- Film poster
- Directed by: Adam Leader; Richard Oakes;
- Written by: Adam Leader
- Story by: Adam Leader; Richard Oakes;
- Starring: Neal Ward; Frank Jakeman; Samantha Loxley; Jennifer Preston;
- Production companies: Odin's Light; Dark Fable Media;
- Distributed by: Alarm Pictures; Dark Sky Films;
- Release date: 10 November 2020;
- Running time: 89 minutes
- Country: United Kingdom
- Language: English
- Box office: $11,414

= Hosts (film) =

2020 film directed by Adam Leader and Richard Oakes

Hosts is a 2020 British supernatural horror film directed by Adam Leader and Richard Oakes. Its plot centers on a Christmas dinner that spirals into havoc and bloodshed.

==Cast==
- Neal Ward as Jack
- Frank Jakeman as Michael
- Samantha Loxley as Lucy
- Jennifer Preston as Cassie
- Lee Hunter as Eric
- Nadia Lamin as Lauren
- Buddy Skelton as Ben
- Adam Leader as Matt
- Sandra Howard-Williams as News Anchor

==Release==
Hosts was released by Dark Sky Films on November 10, 2020.

==Reception==
On the review aggregator website Rotten Tomatoes, 82% of 11 critics' reviews are positive.
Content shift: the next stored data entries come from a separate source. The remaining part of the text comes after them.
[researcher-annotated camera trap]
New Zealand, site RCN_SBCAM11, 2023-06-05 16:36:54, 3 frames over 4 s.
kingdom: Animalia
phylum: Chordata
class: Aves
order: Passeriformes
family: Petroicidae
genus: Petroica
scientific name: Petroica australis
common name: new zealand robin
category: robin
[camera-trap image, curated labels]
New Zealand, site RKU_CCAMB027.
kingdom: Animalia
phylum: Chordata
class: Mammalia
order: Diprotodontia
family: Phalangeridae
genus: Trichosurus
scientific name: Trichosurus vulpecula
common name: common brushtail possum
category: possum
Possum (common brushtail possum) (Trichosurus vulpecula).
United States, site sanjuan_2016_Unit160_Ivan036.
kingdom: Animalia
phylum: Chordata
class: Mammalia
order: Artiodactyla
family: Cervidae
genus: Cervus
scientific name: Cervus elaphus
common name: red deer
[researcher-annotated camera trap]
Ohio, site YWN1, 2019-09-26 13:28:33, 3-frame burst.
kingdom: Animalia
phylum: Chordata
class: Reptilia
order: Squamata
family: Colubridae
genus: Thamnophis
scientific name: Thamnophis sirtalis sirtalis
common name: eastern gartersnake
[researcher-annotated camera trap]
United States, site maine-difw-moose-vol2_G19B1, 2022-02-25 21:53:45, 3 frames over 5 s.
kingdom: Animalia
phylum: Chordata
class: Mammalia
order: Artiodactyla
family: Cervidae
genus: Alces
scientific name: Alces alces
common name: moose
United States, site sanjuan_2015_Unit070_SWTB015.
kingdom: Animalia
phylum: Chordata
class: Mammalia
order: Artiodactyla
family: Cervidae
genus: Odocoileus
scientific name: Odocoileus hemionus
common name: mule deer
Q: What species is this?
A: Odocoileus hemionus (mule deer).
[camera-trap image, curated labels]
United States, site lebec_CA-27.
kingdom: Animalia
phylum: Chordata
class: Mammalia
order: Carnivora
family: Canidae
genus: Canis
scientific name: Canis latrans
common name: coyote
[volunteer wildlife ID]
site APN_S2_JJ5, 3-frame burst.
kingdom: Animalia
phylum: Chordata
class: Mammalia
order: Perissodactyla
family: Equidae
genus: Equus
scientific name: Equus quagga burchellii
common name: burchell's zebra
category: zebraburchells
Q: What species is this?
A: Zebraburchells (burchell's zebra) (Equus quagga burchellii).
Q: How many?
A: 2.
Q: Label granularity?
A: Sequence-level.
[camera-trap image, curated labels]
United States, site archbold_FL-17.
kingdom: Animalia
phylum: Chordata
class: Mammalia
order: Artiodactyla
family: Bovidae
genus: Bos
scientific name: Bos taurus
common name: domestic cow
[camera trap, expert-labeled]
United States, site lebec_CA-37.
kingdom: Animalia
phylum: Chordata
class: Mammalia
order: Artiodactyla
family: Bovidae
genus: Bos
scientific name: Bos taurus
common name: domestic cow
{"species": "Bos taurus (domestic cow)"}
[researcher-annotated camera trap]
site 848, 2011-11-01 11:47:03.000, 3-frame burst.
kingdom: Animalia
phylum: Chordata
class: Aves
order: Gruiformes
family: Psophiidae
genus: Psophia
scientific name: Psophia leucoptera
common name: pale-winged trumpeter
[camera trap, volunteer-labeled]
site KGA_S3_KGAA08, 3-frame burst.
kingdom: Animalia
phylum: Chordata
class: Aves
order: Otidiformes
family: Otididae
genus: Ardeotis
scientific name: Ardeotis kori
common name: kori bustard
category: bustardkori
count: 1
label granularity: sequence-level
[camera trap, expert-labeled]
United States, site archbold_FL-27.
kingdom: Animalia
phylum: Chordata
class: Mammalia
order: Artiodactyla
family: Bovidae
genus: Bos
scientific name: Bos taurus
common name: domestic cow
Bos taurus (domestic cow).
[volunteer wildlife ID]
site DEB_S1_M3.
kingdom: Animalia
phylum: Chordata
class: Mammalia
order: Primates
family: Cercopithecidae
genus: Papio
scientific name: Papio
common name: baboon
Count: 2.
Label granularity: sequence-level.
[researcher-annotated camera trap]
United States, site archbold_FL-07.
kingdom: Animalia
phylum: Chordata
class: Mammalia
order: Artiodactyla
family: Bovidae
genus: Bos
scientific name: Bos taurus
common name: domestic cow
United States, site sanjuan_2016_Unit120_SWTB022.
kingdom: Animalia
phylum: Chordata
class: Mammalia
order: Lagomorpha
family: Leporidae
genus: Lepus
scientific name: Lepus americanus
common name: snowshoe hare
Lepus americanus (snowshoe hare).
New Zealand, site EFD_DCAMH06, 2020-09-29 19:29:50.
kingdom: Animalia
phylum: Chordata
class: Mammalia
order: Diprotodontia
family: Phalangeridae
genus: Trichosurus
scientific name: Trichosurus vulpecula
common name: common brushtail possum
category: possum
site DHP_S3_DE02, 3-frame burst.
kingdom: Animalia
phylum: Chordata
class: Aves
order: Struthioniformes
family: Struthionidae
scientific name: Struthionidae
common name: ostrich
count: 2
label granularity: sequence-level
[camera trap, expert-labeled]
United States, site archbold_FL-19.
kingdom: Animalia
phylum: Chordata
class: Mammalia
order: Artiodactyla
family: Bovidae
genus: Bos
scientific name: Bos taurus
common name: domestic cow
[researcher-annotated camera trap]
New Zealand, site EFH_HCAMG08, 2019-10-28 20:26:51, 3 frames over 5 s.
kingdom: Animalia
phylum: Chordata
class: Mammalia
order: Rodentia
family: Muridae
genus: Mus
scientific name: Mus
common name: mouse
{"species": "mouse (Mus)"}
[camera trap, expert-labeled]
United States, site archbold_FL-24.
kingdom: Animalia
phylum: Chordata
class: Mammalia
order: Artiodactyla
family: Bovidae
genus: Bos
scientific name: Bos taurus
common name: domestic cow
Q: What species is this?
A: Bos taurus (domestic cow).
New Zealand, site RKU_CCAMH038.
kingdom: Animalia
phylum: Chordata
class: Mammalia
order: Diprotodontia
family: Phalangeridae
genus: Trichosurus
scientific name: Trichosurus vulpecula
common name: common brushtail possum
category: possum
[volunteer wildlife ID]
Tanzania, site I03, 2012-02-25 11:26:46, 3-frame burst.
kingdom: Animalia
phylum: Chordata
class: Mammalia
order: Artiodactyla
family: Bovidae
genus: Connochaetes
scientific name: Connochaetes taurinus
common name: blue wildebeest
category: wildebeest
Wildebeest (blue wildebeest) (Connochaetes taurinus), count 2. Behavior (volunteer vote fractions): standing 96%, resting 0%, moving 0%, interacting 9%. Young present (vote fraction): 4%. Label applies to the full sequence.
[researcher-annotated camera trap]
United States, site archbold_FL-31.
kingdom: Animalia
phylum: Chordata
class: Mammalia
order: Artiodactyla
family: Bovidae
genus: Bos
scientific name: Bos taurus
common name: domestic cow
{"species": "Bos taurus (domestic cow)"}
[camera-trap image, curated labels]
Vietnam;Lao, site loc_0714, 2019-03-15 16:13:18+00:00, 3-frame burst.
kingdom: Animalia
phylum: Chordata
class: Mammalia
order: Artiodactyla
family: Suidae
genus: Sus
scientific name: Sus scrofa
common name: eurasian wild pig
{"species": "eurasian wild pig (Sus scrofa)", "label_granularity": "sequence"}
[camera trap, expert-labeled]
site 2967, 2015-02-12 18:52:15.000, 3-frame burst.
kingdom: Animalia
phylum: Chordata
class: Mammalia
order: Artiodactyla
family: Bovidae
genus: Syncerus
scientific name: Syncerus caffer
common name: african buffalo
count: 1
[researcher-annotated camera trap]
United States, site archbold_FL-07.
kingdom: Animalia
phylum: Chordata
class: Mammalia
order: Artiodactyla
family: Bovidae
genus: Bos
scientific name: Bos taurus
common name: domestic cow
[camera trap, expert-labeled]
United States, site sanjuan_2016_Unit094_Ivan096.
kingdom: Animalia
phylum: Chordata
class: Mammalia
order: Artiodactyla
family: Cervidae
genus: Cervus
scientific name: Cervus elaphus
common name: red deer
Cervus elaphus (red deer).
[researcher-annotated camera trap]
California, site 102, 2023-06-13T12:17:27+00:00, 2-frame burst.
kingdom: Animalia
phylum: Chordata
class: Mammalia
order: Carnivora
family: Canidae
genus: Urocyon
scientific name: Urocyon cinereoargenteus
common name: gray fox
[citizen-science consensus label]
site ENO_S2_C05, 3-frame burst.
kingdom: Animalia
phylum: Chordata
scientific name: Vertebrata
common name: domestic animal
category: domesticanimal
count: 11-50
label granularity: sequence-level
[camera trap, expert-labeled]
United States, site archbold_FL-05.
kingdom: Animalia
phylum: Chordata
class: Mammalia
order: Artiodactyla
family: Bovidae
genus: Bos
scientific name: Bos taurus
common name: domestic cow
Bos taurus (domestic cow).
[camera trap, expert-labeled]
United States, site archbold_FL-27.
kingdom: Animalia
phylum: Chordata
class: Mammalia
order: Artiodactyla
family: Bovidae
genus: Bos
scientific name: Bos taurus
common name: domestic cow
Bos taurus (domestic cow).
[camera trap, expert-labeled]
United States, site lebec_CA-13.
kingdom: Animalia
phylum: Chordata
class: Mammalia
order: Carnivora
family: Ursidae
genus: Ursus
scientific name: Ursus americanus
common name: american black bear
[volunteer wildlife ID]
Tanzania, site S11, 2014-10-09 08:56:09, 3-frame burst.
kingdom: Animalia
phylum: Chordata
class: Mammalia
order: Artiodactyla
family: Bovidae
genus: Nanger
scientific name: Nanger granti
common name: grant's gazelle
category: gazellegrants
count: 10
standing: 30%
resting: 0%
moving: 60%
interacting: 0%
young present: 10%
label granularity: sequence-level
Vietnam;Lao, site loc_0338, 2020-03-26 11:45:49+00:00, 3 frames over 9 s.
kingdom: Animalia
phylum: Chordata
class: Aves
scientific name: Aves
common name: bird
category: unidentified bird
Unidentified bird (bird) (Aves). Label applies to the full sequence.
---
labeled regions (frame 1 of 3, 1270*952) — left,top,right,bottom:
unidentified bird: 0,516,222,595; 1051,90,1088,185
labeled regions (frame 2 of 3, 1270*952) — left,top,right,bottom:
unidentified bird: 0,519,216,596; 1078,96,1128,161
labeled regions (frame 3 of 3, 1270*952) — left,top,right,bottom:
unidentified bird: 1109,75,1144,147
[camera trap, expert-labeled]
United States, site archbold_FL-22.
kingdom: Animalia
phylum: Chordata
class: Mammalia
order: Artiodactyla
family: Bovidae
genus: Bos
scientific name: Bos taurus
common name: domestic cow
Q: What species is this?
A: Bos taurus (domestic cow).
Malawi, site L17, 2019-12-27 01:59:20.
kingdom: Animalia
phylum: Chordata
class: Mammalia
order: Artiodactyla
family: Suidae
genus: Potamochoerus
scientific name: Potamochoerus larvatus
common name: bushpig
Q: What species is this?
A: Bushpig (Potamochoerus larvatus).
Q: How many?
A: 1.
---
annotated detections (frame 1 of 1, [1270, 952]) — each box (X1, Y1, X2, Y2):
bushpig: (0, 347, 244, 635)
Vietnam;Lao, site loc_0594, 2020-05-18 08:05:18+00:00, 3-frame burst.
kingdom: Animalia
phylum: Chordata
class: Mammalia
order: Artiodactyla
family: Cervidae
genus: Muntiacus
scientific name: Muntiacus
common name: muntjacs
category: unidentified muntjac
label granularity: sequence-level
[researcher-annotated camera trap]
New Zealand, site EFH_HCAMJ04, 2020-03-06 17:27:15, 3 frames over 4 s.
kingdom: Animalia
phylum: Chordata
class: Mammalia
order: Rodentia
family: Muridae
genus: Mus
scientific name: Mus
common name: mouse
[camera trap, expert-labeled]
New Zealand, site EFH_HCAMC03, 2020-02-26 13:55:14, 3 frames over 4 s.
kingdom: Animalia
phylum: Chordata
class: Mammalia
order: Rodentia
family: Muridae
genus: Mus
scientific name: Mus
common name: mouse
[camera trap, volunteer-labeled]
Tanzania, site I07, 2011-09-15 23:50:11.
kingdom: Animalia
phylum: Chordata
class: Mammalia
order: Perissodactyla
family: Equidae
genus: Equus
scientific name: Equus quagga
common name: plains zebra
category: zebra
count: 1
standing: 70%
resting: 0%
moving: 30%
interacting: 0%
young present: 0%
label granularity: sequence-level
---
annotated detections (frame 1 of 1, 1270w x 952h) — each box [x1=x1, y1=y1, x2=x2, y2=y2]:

Jack Bottomley of Starburst Magazine praised its performances and said that it is "surely destined to get a cult following." Bobby LePire of Film Threat called the film "unexpected, ruthless, and horrifying", concluding that "the movie is scary, filled to the brim with a sense of dreaded intensity." Anton Bitel of Sight and Sound called the film "unnerving."